Experienced speakers are by no means immune from nervousness ahead of an address. The reason that polished speakers and presenters seem so much more confident is that they have learned how to channel their nervous energy. The view is that nervousness is not a bad thing, it is in fact quite natural. The trick is to learn to channel that energy. That’s all very well, but how, and where to?
The act of speaking involves air being pushed, in a controlled manner, through the trachea and over the larynx to create sound. Through a series of complex actions the brain dictates what the voice should say and how the words should be said. The muscle that controls the flow of air is situated above the stomach, below the rib cage and is known as the diaphragm.
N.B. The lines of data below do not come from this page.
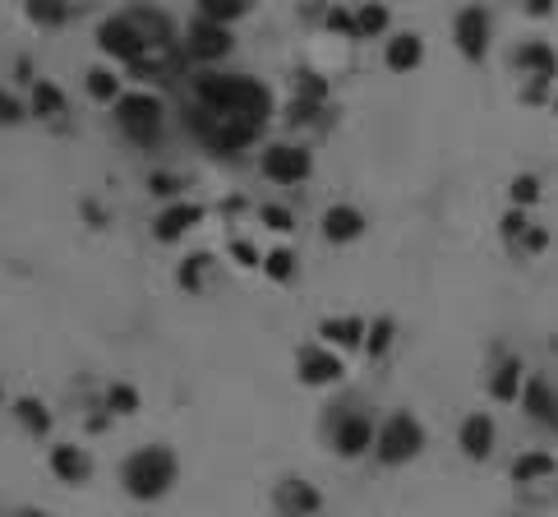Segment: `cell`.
<instances>
[{
    "label": "cell",
    "instance_id": "obj_19",
    "mask_svg": "<svg viewBox=\"0 0 558 517\" xmlns=\"http://www.w3.org/2000/svg\"><path fill=\"white\" fill-rule=\"evenodd\" d=\"M522 411L531 416V421H540V425H549V430H558V388L549 384L545 374L526 379V388H522Z\"/></svg>",
    "mask_w": 558,
    "mask_h": 517
},
{
    "label": "cell",
    "instance_id": "obj_41",
    "mask_svg": "<svg viewBox=\"0 0 558 517\" xmlns=\"http://www.w3.org/2000/svg\"><path fill=\"white\" fill-rule=\"evenodd\" d=\"M231 259H236L240 268H263V254L254 250L250 241H231Z\"/></svg>",
    "mask_w": 558,
    "mask_h": 517
},
{
    "label": "cell",
    "instance_id": "obj_7",
    "mask_svg": "<svg viewBox=\"0 0 558 517\" xmlns=\"http://www.w3.org/2000/svg\"><path fill=\"white\" fill-rule=\"evenodd\" d=\"M180 47H185V56H190V61H199L203 70H208V65L226 61V56L236 51V37H231V28H222V24L190 19V28H185V37H180Z\"/></svg>",
    "mask_w": 558,
    "mask_h": 517
},
{
    "label": "cell",
    "instance_id": "obj_39",
    "mask_svg": "<svg viewBox=\"0 0 558 517\" xmlns=\"http://www.w3.org/2000/svg\"><path fill=\"white\" fill-rule=\"evenodd\" d=\"M323 28H328V33H342V37H356V10L333 5V10L323 14Z\"/></svg>",
    "mask_w": 558,
    "mask_h": 517
},
{
    "label": "cell",
    "instance_id": "obj_33",
    "mask_svg": "<svg viewBox=\"0 0 558 517\" xmlns=\"http://www.w3.org/2000/svg\"><path fill=\"white\" fill-rule=\"evenodd\" d=\"M508 199H512V208H526V213H531V208L540 204V176H531V171H522V176H512Z\"/></svg>",
    "mask_w": 558,
    "mask_h": 517
},
{
    "label": "cell",
    "instance_id": "obj_3",
    "mask_svg": "<svg viewBox=\"0 0 558 517\" xmlns=\"http://www.w3.org/2000/svg\"><path fill=\"white\" fill-rule=\"evenodd\" d=\"M429 444V430L411 416V411H392L379 421V434H374V457H379L383 467H406V462H416Z\"/></svg>",
    "mask_w": 558,
    "mask_h": 517
},
{
    "label": "cell",
    "instance_id": "obj_8",
    "mask_svg": "<svg viewBox=\"0 0 558 517\" xmlns=\"http://www.w3.org/2000/svg\"><path fill=\"white\" fill-rule=\"evenodd\" d=\"M259 171L277 185H300V181H309V171H314V153L300 144H268L259 157Z\"/></svg>",
    "mask_w": 558,
    "mask_h": 517
},
{
    "label": "cell",
    "instance_id": "obj_46",
    "mask_svg": "<svg viewBox=\"0 0 558 517\" xmlns=\"http://www.w3.org/2000/svg\"><path fill=\"white\" fill-rule=\"evenodd\" d=\"M554 107H558V93H554Z\"/></svg>",
    "mask_w": 558,
    "mask_h": 517
},
{
    "label": "cell",
    "instance_id": "obj_34",
    "mask_svg": "<svg viewBox=\"0 0 558 517\" xmlns=\"http://www.w3.org/2000/svg\"><path fill=\"white\" fill-rule=\"evenodd\" d=\"M392 333H397V328H392V319H374V324H369V337H365V356H369V361H383V356H388V351H392Z\"/></svg>",
    "mask_w": 558,
    "mask_h": 517
},
{
    "label": "cell",
    "instance_id": "obj_29",
    "mask_svg": "<svg viewBox=\"0 0 558 517\" xmlns=\"http://www.w3.org/2000/svg\"><path fill=\"white\" fill-rule=\"evenodd\" d=\"M296 268H300V259H296V250H291V245H277V250L263 254V277H268V282H277V287L296 282Z\"/></svg>",
    "mask_w": 558,
    "mask_h": 517
},
{
    "label": "cell",
    "instance_id": "obj_20",
    "mask_svg": "<svg viewBox=\"0 0 558 517\" xmlns=\"http://www.w3.org/2000/svg\"><path fill=\"white\" fill-rule=\"evenodd\" d=\"M512 485H540V481H554L558 476V457L549 453V448H526V453L512 457V467H508Z\"/></svg>",
    "mask_w": 558,
    "mask_h": 517
},
{
    "label": "cell",
    "instance_id": "obj_18",
    "mask_svg": "<svg viewBox=\"0 0 558 517\" xmlns=\"http://www.w3.org/2000/svg\"><path fill=\"white\" fill-rule=\"evenodd\" d=\"M51 471H56V481L65 485H88L93 481V453L79 444H51Z\"/></svg>",
    "mask_w": 558,
    "mask_h": 517
},
{
    "label": "cell",
    "instance_id": "obj_35",
    "mask_svg": "<svg viewBox=\"0 0 558 517\" xmlns=\"http://www.w3.org/2000/svg\"><path fill=\"white\" fill-rule=\"evenodd\" d=\"M508 250H512V254H522V259H535V254H545V250H549V231L540 227V222H531V227H526L522 236L508 245Z\"/></svg>",
    "mask_w": 558,
    "mask_h": 517
},
{
    "label": "cell",
    "instance_id": "obj_6",
    "mask_svg": "<svg viewBox=\"0 0 558 517\" xmlns=\"http://www.w3.org/2000/svg\"><path fill=\"white\" fill-rule=\"evenodd\" d=\"M296 379L305 388H333L346 379V365H342V351L323 347L319 337L314 342H305V347H296Z\"/></svg>",
    "mask_w": 558,
    "mask_h": 517
},
{
    "label": "cell",
    "instance_id": "obj_26",
    "mask_svg": "<svg viewBox=\"0 0 558 517\" xmlns=\"http://www.w3.org/2000/svg\"><path fill=\"white\" fill-rule=\"evenodd\" d=\"M24 14L33 28L56 33V28H65V19H70V0H24Z\"/></svg>",
    "mask_w": 558,
    "mask_h": 517
},
{
    "label": "cell",
    "instance_id": "obj_14",
    "mask_svg": "<svg viewBox=\"0 0 558 517\" xmlns=\"http://www.w3.org/2000/svg\"><path fill=\"white\" fill-rule=\"evenodd\" d=\"M273 508L282 517H319L323 494L314 490L309 481H300V476H282L277 490H273Z\"/></svg>",
    "mask_w": 558,
    "mask_h": 517
},
{
    "label": "cell",
    "instance_id": "obj_2",
    "mask_svg": "<svg viewBox=\"0 0 558 517\" xmlns=\"http://www.w3.org/2000/svg\"><path fill=\"white\" fill-rule=\"evenodd\" d=\"M180 481V457L171 444H139L125 462H120V485L139 504H157L167 499Z\"/></svg>",
    "mask_w": 558,
    "mask_h": 517
},
{
    "label": "cell",
    "instance_id": "obj_11",
    "mask_svg": "<svg viewBox=\"0 0 558 517\" xmlns=\"http://www.w3.org/2000/svg\"><path fill=\"white\" fill-rule=\"evenodd\" d=\"M457 444H462V453L471 457V462H489L494 448H499V425H494V416H489V411H471V416H462V425H457Z\"/></svg>",
    "mask_w": 558,
    "mask_h": 517
},
{
    "label": "cell",
    "instance_id": "obj_15",
    "mask_svg": "<svg viewBox=\"0 0 558 517\" xmlns=\"http://www.w3.org/2000/svg\"><path fill=\"white\" fill-rule=\"evenodd\" d=\"M512 70L526 74V79H535V84H554L558 56H554V47H549L545 37H531V42H522V47L512 51Z\"/></svg>",
    "mask_w": 558,
    "mask_h": 517
},
{
    "label": "cell",
    "instance_id": "obj_45",
    "mask_svg": "<svg viewBox=\"0 0 558 517\" xmlns=\"http://www.w3.org/2000/svg\"><path fill=\"white\" fill-rule=\"evenodd\" d=\"M14 74H19L24 84H37V79H33V65H28V61H19V65H14Z\"/></svg>",
    "mask_w": 558,
    "mask_h": 517
},
{
    "label": "cell",
    "instance_id": "obj_17",
    "mask_svg": "<svg viewBox=\"0 0 558 517\" xmlns=\"http://www.w3.org/2000/svg\"><path fill=\"white\" fill-rule=\"evenodd\" d=\"M199 222H203V204H194V199H180V204H167L162 213H157L153 236L162 245H176L180 236H190Z\"/></svg>",
    "mask_w": 558,
    "mask_h": 517
},
{
    "label": "cell",
    "instance_id": "obj_48",
    "mask_svg": "<svg viewBox=\"0 0 558 517\" xmlns=\"http://www.w3.org/2000/svg\"><path fill=\"white\" fill-rule=\"evenodd\" d=\"M554 351H558V342H554Z\"/></svg>",
    "mask_w": 558,
    "mask_h": 517
},
{
    "label": "cell",
    "instance_id": "obj_44",
    "mask_svg": "<svg viewBox=\"0 0 558 517\" xmlns=\"http://www.w3.org/2000/svg\"><path fill=\"white\" fill-rule=\"evenodd\" d=\"M107 425H111V411H107V407L97 411V416H88V430H93V434H102Z\"/></svg>",
    "mask_w": 558,
    "mask_h": 517
},
{
    "label": "cell",
    "instance_id": "obj_24",
    "mask_svg": "<svg viewBox=\"0 0 558 517\" xmlns=\"http://www.w3.org/2000/svg\"><path fill=\"white\" fill-rule=\"evenodd\" d=\"M65 88L56 84V79H37L33 93H28V111H33L37 121H56V116H65Z\"/></svg>",
    "mask_w": 558,
    "mask_h": 517
},
{
    "label": "cell",
    "instance_id": "obj_16",
    "mask_svg": "<svg viewBox=\"0 0 558 517\" xmlns=\"http://www.w3.org/2000/svg\"><path fill=\"white\" fill-rule=\"evenodd\" d=\"M319 231L328 245H351L365 236V213L356 204H328L319 217Z\"/></svg>",
    "mask_w": 558,
    "mask_h": 517
},
{
    "label": "cell",
    "instance_id": "obj_31",
    "mask_svg": "<svg viewBox=\"0 0 558 517\" xmlns=\"http://www.w3.org/2000/svg\"><path fill=\"white\" fill-rule=\"evenodd\" d=\"M291 88H296V102H314V107L328 102V79L314 70H296L291 74Z\"/></svg>",
    "mask_w": 558,
    "mask_h": 517
},
{
    "label": "cell",
    "instance_id": "obj_30",
    "mask_svg": "<svg viewBox=\"0 0 558 517\" xmlns=\"http://www.w3.org/2000/svg\"><path fill=\"white\" fill-rule=\"evenodd\" d=\"M392 28V10L383 0H365L356 10V37H383Z\"/></svg>",
    "mask_w": 558,
    "mask_h": 517
},
{
    "label": "cell",
    "instance_id": "obj_23",
    "mask_svg": "<svg viewBox=\"0 0 558 517\" xmlns=\"http://www.w3.org/2000/svg\"><path fill=\"white\" fill-rule=\"evenodd\" d=\"M14 421L24 425V434H33V439H51V430H56L51 407L42 402V397H33V393H24L19 402H14Z\"/></svg>",
    "mask_w": 558,
    "mask_h": 517
},
{
    "label": "cell",
    "instance_id": "obj_4",
    "mask_svg": "<svg viewBox=\"0 0 558 517\" xmlns=\"http://www.w3.org/2000/svg\"><path fill=\"white\" fill-rule=\"evenodd\" d=\"M323 434H328L333 453L351 462V457L374 453V434H379V425L369 421V411H360L356 402H333L328 421H323Z\"/></svg>",
    "mask_w": 558,
    "mask_h": 517
},
{
    "label": "cell",
    "instance_id": "obj_9",
    "mask_svg": "<svg viewBox=\"0 0 558 517\" xmlns=\"http://www.w3.org/2000/svg\"><path fill=\"white\" fill-rule=\"evenodd\" d=\"M452 42L466 61H485L489 51V10L485 5H466L457 19H452Z\"/></svg>",
    "mask_w": 558,
    "mask_h": 517
},
{
    "label": "cell",
    "instance_id": "obj_22",
    "mask_svg": "<svg viewBox=\"0 0 558 517\" xmlns=\"http://www.w3.org/2000/svg\"><path fill=\"white\" fill-rule=\"evenodd\" d=\"M522 388H526V370L517 356H499V365L489 370V397L494 402H522Z\"/></svg>",
    "mask_w": 558,
    "mask_h": 517
},
{
    "label": "cell",
    "instance_id": "obj_13",
    "mask_svg": "<svg viewBox=\"0 0 558 517\" xmlns=\"http://www.w3.org/2000/svg\"><path fill=\"white\" fill-rule=\"evenodd\" d=\"M120 14L139 33L143 47H171L176 42V24H171L167 10H157V5H130V10H120Z\"/></svg>",
    "mask_w": 558,
    "mask_h": 517
},
{
    "label": "cell",
    "instance_id": "obj_36",
    "mask_svg": "<svg viewBox=\"0 0 558 517\" xmlns=\"http://www.w3.org/2000/svg\"><path fill=\"white\" fill-rule=\"evenodd\" d=\"M259 217H263V227H268V231H282V236H291V231H296V213H291V208H282V204H263Z\"/></svg>",
    "mask_w": 558,
    "mask_h": 517
},
{
    "label": "cell",
    "instance_id": "obj_38",
    "mask_svg": "<svg viewBox=\"0 0 558 517\" xmlns=\"http://www.w3.org/2000/svg\"><path fill=\"white\" fill-rule=\"evenodd\" d=\"M148 190H153V199H167V204H180V176H171V171H153V181H148Z\"/></svg>",
    "mask_w": 558,
    "mask_h": 517
},
{
    "label": "cell",
    "instance_id": "obj_37",
    "mask_svg": "<svg viewBox=\"0 0 558 517\" xmlns=\"http://www.w3.org/2000/svg\"><path fill=\"white\" fill-rule=\"evenodd\" d=\"M28 116H33V111H28V102H19L14 93H5V88H0V125L10 130V125H24Z\"/></svg>",
    "mask_w": 558,
    "mask_h": 517
},
{
    "label": "cell",
    "instance_id": "obj_40",
    "mask_svg": "<svg viewBox=\"0 0 558 517\" xmlns=\"http://www.w3.org/2000/svg\"><path fill=\"white\" fill-rule=\"evenodd\" d=\"M531 227V213H526V208H508V213L499 217V231H503V241H517V236H522V231Z\"/></svg>",
    "mask_w": 558,
    "mask_h": 517
},
{
    "label": "cell",
    "instance_id": "obj_1",
    "mask_svg": "<svg viewBox=\"0 0 558 517\" xmlns=\"http://www.w3.org/2000/svg\"><path fill=\"white\" fill-rule=\"evenodd\" d=\"M194 97H199V111H213V116H226V121L240 125H263L273 121V88L254 79V74H222V70H203L194 79Z\"/></svg>",
    "mask_w": 558,
    "mask_h": 517
},
{
    "label": "cell",
    "instance_id": "obj_27",
    "mask_svg": "<svg viewBox=\"0 0 558 517\" xmlns=\"http://www.w3.org/2000/svg\"><path fill=\"white\" fill-rule=\"evenodd\" d=\"M84 88H88V97H93V102H107V107H116L120 97H125V88H120V74L107 70V65H88Z\"/></svg>",
    "mask_w": 558,
    "mask_h": 517
},
{
    "label": "cell",
    "instance_id": "obj_32",
    "mask_svg": "<svg viewBox=\"0 0 558 517\" xmlns=\"http://www.w3.org/2000/svg\"><path fill=\"white\" fill-rule=\"evenodd\" d=\"M139 388L134 384H107V397H102V407L111 411V416H134L139 411Z\"/></svg>",
    "mask_w": 558,
    "mask_h": 517
},
{
    "label": "cell",
    "instance_id": "obj_10",
    "mask_svg": "<svg viewBox=\"0 0 558 517\" xmlns=\"http://www.w3.org/2000/svg\"><path fill=\"white\" fill-rule=\"evenodd\" d=\"M314 337L333 351H365L369 324L360 319V314H323L319 324H314Z\"/></svg>",
    "mask_w": 558,
    "mask_h": 517
},
{
    "label": "cell",
    "instance_id": "obj_28",
    "mask_svg": "<svg viewBox=\"0 0 558 517\" xmlns=\"http://www.w3.org/2000/svg\"><path fill=\"white\" fill-rule=\"evenodd\" d=\"M208 268H213V259H208V254H185V259H180V268H176V287L185 291V296H203Z\"/></svg>",
    "mask_w": 558,
    "mask_h": 517
},
{
    "label": "cell",
    "instance_id": "obj_25",
    "mask_svg": "<svg viewBox=\"0 0 558 517\" xmlns=\"http://www.w3.org/2000/svg\"><path fill=\"white\" fill-rule=\"evenodd\" d=\"M250 10L254 0H194V19H208V24H222V28H231Z\"/></svg>",
    "mask_w": 558,
    "mask_h": 517
},
{
    "label": "cell",
    "instance_id": "obj_21",
    "mask_svg": "<svg viewBox=\"0 0 558 517\" xmlns=\"http://www.w3.org/2000/svg\"><path fill=\"white\" fill-rule=\"evenodd\" d=\"M383 65L392 74H411L425 65V37L420 33H392L388 47H383Z\"/></svg>",
    "mask_w": 558,
    "mask_h": 517
},
{
    "label": "cell",
    "instance_id": "obj_43",
    "mask_svg": "<svg viewBox=\"0 0 558 517\" xmlns=\"http://www.w3.org/2000/svg\"><path fill=\"white\" fill-rule=\"evenodd\" d=\"M526 14L531 19H549L554 14V0H526Z\"/></svg>",
    "mask_w": 558,
    "mask_h": 517
},
{
    "label": "cell",
    "instance_id": "obj_5",
    "mask_svg": "<svg viewBox=\"0 0 558 517\" xmlns=\"http://www.w3.org/2000/svg\"><path fill=\"white\" fill-rule=\"evenodd\" d=\"M116 125L134 144H157L162 139V125H167V107L153 93H125L116 102Z\"/></svg>",
    "mask_w": 558,
    "mask_h": 517
},
{
    "label": "cell",
    "instance_id": "obj_12",
    "mask_svg": "<svg viewBox=\"0 0 558 517\" xmlns=\"http://www.w3.org/2000/svg\"><path fill=\"white\" fill-rule=\"evenodd\" d=\"M97 47L107 51L111 61H120V65H134L143 51H148L139 42V33L125 24V14H111V19H102V24H97Z\"/></svg>",
    "mask_w": 558,
    "mask_h": 517
},
{
    "label": "cell",
    "instance_id": "obj_42",
    "mask_svg": "<svg viewBox=\"0 0 558 517\" xmlns=\"http://www.w3.org/2000/svg\"><path fill=\"white\" fill-rule=\"evenodd\" d=\"M84 217H88V227H107V213H102V204H93V199H84Z\"/></svg>",
    "mask_w": 558,
    "mask_h": 517
},
{
    "label": "cell",
    "instance_id": "obj_47",
    "mask_svg": "<svg viewBox=\"0 0 558 517\" xmlns=\"http://www.w3.org/2000/svg\"><path fill=\"white\" fill-rule=\"evenodd\" d=\"M0 397H5V388H0Z\"/></svg>",
    "mask_w": 558,
    "mask_h": 517
}]
</instances>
This is one of the most powerful and sophisticated muscles in the human body – and is the perfect storage place for all that nervous energy.
A typical nervous response is for energy to flow toward the limb ends. It’s common to observe a novice presenter fiddling with a pen or notes, or shuffling his feet. In order to eradicate this involuntary behaviour, you can use rehearsal time to mentally focus the nervous energy away from the hands and feet toward the diaphragm. That way, this energy is used productively to control the voice from the diaphragm instead of being wasted. Breathing becomes deeper, hands and feet are calm and the voice takes on an air of authority. As you rehearse channeling nervous energy to the diaphragm your confidence will increase and the nervous energy will literally begin dissipating. It’s a gradual process, but if you persevere, it works. This simple act of assuming control allows that fine precision instrument, the voice to operate optimally.
Just as the brain controls speech, it also sabotages speech by allowing anxiety to creep in. That energy needs to go somewhere, or your head will literally explode. That place should be the diaphragm in order to offset the process of increasing nervousness.
It’s important to note that nervousness seldom stems from a lack of topic knowledge, but rather a fear of presentation itself. So before you take to the podium, take 5 slow, deep breaths – in through the nose, and out through the mouth while establishing this mental process of control. This will exercise and relax the diaphragm simultaneously. Then check your attire, make sure that all equipment is working, put a smile on your face and stride forward.
You may experience the butterflies before a speech or presentation, but as the old saying goes, you want those butterflies flying neatly in formation!